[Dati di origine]
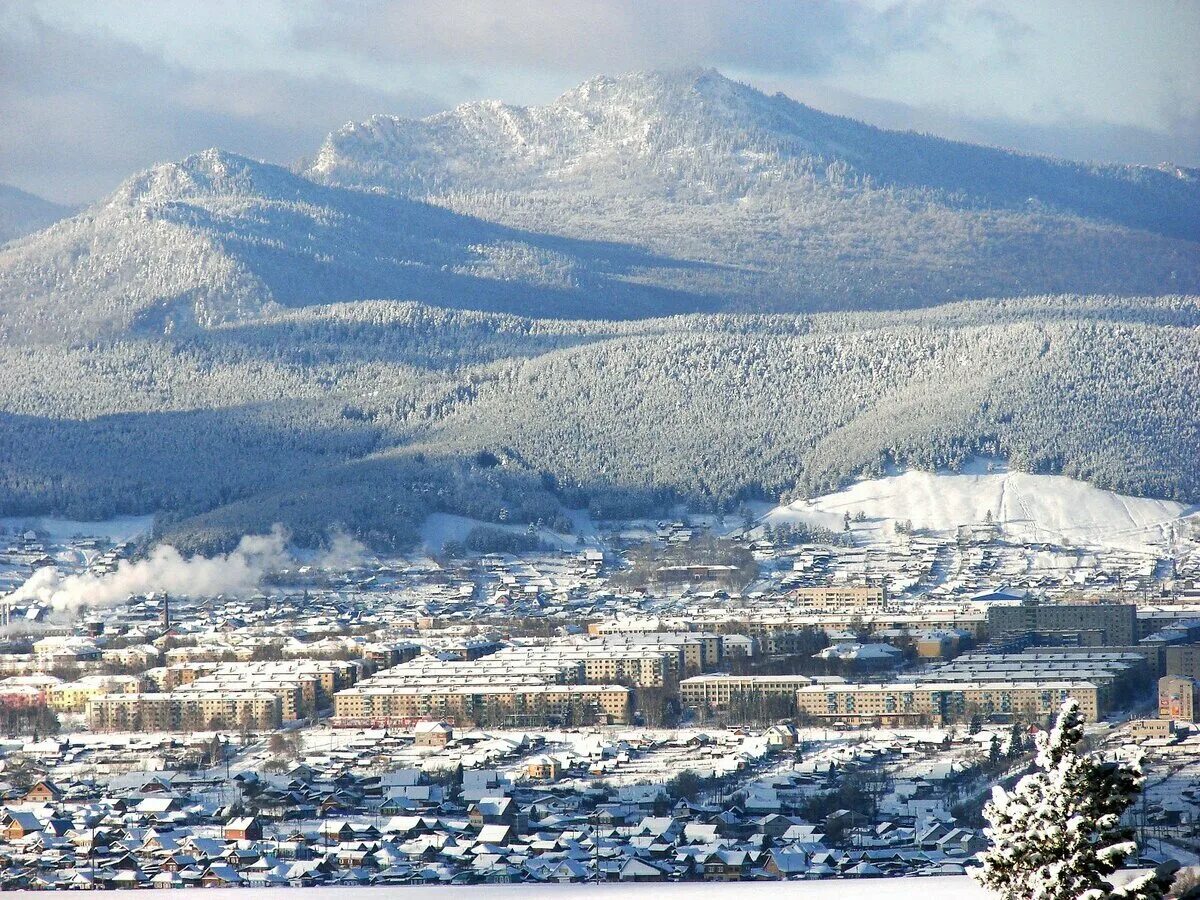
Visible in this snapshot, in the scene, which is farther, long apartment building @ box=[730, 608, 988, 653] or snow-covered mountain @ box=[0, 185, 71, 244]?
snow-covered mountain @ box=[0, 185, 71, 244]

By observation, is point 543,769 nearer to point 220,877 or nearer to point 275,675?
point 220,877

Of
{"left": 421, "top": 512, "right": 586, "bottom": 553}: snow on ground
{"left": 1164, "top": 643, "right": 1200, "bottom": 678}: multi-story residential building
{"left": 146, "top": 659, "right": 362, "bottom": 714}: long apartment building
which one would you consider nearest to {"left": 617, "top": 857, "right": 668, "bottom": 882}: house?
{"left": 1164, "top": 643, "right": 1200, "bottom": 678}: multi-story residential building

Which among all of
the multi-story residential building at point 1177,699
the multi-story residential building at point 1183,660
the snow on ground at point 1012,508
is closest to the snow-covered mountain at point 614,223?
the snow on ground at point 1012,508

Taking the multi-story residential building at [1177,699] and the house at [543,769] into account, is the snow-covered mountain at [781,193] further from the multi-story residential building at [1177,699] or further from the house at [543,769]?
the house at [543,769]

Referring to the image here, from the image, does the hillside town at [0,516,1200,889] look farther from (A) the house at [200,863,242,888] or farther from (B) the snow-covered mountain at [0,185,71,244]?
(B) the snow-covered mountain at [0,185,71,244]

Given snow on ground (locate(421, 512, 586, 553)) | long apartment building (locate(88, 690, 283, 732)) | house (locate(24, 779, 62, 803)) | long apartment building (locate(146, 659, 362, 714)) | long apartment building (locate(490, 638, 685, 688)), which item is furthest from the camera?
snow on ground (locate(421, 512, 586, 553))

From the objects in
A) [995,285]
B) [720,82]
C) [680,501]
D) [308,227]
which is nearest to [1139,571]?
[680,501]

ISTRUZIONI DELL'ESERCIZIO |
Estrai dai dati riportati sopra ogni riga che contiene la stringa "ground", tenendo conto di maiuscole e minuscole.

RISULTATO |
{"left": 421, "top": 512, "right": 586, "bottom": 553}: snow on ground
the snow on ground at point 1012,508
the snow on ground at point 1012,508
Given snow on ground (locate(421, 512, 586, 553)) | long apartment building (locate(88, 690, 283, 732)) | house (locate(24, 779, 62, 803)) | long apartment building (locate(146, 659, 362, 714)) | long apartment building (locate(490, 638, 685, 688)), which item is furthest from the camera?
snow on ground (locate(421, 512, 586, 553))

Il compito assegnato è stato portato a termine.